Today Iran need an economical reformer. Ahmadinejad is the one we need. The one who links all hardliners to reformists. The one who bring light in our politics, as we needed Khatami as a cultural reformist before.
Roham, Tehran, Iran
The one thing that is crystal clear is that Iranians don't take too kindly to other countries telling them what they can or can not do or have. Phrases such as "reformist" or "ultra-orthodox/hardliner" cut little ice now. I think its wrong to judge the new president before he has even taken office. Only time will tell whether the new President can deliver on his promises. That's the important issue to Iranians and that's what we are looking forward to.
Behzad, Tehran, Iran
One of the most important tasks for Iran is to continue building their economy (for the sake of jobs, infrastructure, and technological development). However, with the election of Ahmadinejad, I fear that foreign investment in Iran will be deterred and Iran's fragile economy will struggle.
Lars Olofsson, Seattle, Washington
The people of Iran have a new political leader, a choice freely made whether Bush likes it or not. The people voted for improvements in their own lives, that's all most people ever vote for. They want a better life for themselves and their children. To a large extent they voted for a change, for some honesty and an end to corruption and the rich/poor divide.
Phillip Middleton, UK Newport
Ahmadinejad campaigned on a platform of reform and the elimination of corruption. He wants to make the lives of the poor better. What a terrible tyrant he must be! Its time to engage with the people of the middle east. Rice betrays the US motive in its middle east meddling by demanding democratic elections then implying the man duly elected is a dangerous extremist and a threat to mid east stability. We must fear him because he was elected with the assistance of powerful, wealthy sponsors and fundamentalist religious groups.
Stuart, London, UK
I hope Ahmadinejad's victory can be interpreted correctly. He won because he promised to fight against the economic mafia. It does not mean that people vote for fundamentalism.
The elections in Iran seem to have been as fair as in any democratic country. The outcome may not be suitable for some countries' interests, but that is not a factor that should dictate the level of fairness of elections. The people of Iran have spoken and the rest of the world should accept what those people want for themselves, as simple as that.

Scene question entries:

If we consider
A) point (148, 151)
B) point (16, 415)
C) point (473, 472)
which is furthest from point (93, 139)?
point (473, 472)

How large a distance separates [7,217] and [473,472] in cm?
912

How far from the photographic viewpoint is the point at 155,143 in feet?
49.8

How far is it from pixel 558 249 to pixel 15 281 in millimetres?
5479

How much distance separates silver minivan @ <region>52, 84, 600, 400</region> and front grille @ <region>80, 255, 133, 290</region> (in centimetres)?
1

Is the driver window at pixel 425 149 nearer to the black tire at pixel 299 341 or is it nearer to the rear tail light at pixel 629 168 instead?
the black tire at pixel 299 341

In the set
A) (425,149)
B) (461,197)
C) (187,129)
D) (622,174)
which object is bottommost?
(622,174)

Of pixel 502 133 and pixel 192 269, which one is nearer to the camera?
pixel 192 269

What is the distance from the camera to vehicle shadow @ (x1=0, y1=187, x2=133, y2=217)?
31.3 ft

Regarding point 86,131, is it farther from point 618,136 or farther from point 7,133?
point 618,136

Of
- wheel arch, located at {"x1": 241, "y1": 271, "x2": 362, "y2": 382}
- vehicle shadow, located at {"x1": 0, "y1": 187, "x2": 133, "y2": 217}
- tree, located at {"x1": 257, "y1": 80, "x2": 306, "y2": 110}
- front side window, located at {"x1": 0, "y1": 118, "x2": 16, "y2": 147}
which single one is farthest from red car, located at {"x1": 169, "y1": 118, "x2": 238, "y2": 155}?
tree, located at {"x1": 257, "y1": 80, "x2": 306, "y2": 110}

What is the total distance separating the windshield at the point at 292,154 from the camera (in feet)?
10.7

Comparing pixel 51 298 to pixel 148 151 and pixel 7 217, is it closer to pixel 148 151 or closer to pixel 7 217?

Aim of the task
In the comments on Iran's presidential election, could you reproduce the passage between "Lars Olofsson, Seattle, Washington" and "the rich/poor divide.", inclusive, but change "Bush" to "the West"? You won't need the entries at all.

Response
Lars Olofsson, Seattle, Washington
The people of Iran have a new political leader, a choice freely made whether the West likes it or not. The people voted for improvements in their own lives, that's all most people ever vote for. They want a better life for themselves and their children. To a large extent they voted for a change, for some honesty and an end to corruption and the rich/poor divide.